Existe um dizer inconformado na rigidez dos raciocínios estruturados. Antítese da comunicação bem definida, esse teor descompassado e de maior alcance se oferece, ao ser contradição, em rituais discursivos precursores.

Ao se tentar aprisioná-lo, ele se revolta à transgredir os limites da imprópria coerência. Os rumores da não-palavra conseguem dizer muito, parecem apontar as formas indizíveis, os refúgios da estética, a inventividade da desrazão. Uma estranha realidade escorre pelo desvão das sentenças.

Relatos de discórdia em busca de autonomia, compartilham rumores ao dizer que poetiza a vida. Sua desconformidade inaugura espaços, oferece ambientes para novas expressividades. Ao quebrar protocolos emancipa aquilo por vir. O teor da palavra dialética contém, em si mesmo, afirmação e negação. Um cheiro de terra nova se oferece ao seu redor. Seu não-ser anuncia horizontes diferenciados.

Na ruptura com aquilo que já foi novidade, se empenha em querer mais.

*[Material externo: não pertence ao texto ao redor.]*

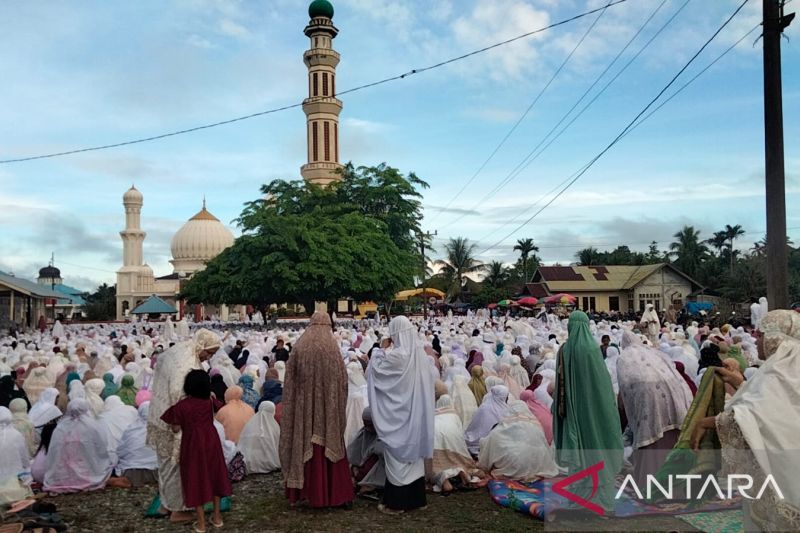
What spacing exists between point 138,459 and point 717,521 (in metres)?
4.50

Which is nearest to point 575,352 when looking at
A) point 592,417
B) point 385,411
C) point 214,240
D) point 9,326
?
point 592,417

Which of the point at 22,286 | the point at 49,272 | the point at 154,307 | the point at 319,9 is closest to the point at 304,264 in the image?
the point at 154,307

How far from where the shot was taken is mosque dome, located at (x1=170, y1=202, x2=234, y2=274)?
45.8 metres

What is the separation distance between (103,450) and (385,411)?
2564 millimetres

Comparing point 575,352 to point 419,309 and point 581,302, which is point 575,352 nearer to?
point 581,302

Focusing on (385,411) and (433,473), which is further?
(433,473)

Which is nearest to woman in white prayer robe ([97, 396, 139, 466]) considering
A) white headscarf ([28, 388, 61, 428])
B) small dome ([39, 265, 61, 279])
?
white headscarf ([28, 388, 61, 428])

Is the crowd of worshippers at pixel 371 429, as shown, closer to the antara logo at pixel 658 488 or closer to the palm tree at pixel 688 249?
the antara logo at pixel 658 488

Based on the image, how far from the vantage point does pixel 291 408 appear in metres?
4.73

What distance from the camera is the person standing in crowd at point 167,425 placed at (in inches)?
175

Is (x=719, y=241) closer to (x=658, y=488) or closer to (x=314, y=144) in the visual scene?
(x=314, y=144)

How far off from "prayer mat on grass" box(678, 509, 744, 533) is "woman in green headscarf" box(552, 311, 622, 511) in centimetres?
50

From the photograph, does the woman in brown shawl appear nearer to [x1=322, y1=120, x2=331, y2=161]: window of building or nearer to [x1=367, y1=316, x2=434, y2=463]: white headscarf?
[x1=367, y1=316, x2=434, y2=463]: white headscarf

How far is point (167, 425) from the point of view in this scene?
14.6 feet
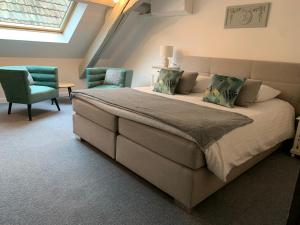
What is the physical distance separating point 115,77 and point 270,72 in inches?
102

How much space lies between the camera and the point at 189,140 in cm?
160

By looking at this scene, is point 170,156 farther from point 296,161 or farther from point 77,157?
point 296,161

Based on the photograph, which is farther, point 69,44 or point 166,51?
point 69,44

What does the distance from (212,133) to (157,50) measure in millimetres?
3208

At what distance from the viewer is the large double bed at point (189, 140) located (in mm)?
1620

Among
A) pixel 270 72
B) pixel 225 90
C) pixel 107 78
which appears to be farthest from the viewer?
pixel 107 78

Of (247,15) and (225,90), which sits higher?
(247,15)

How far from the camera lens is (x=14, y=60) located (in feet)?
14.0

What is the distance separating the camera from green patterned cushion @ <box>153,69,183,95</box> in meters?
3.00

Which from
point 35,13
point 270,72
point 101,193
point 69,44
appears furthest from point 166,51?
point 101,193

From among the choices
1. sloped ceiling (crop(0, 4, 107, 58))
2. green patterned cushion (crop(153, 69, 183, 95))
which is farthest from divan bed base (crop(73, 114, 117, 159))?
sloped ceiling (crop(0, 4, 107, 58))

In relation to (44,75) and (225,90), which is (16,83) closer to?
(44,75)

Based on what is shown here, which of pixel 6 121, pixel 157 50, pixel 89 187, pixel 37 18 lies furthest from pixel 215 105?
pixel 37 18

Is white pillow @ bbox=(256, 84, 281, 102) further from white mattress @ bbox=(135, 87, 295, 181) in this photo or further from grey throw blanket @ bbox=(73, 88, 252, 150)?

Não entra em desacordo com as crises, muitas vezes é seu anúncio. Consegue estabelecer-se de acordo com as transformações que inspira. Donos da verdade, em seus dogmas e institutos, cuidam para preservar-se dessa lógica ameaçadora. Na interseção entre ficção e realidade se pode notar o quanto são reféns uma da outra.

Contra a soberana rigidez do discurso completo e bem acabado, se oferece a poética das incompletudes. Sua ótica de reverência à vida persiste em ser ensaio criativo. Veja-se o caso desses aparentes paradoxos: quem seria a antítese em guerra e paz ? Entre a vida e a morte ? Amor e ódio ? Saber e não-saber ? Luz e sombra ? Real e irreal ? De onde se vê aquilo que se vê?

Nessa arte de evidenciar frestas acontece uma rasura da norma definitiva. Suas virgulas e espaços em branco acenam um devir de raridades. Sua lógica subversiva, ao denunciar outros pontos de vista, se equipara a uma dissonante premonição.

Assim é possível vislumbrar algo mais além de fracassos e acertos. São muitas as possibilidades pela desorganização da palavra dialética. Uma força emancipadora em anúncios de originalidades.

Sua intencionalidade de negar imprime vida aos cristais bem acabados. A ideia, ao sair de si mesma, desconstrói certezas para inaugurar verdades. Desse ponto de partida uma transcendência atualiza deslocamentos. Quiçá esse devir possa flanar entremeios de toda concepção. Irresolver a sedução do enigma das travessias com a arte de desconstruir fronteiras.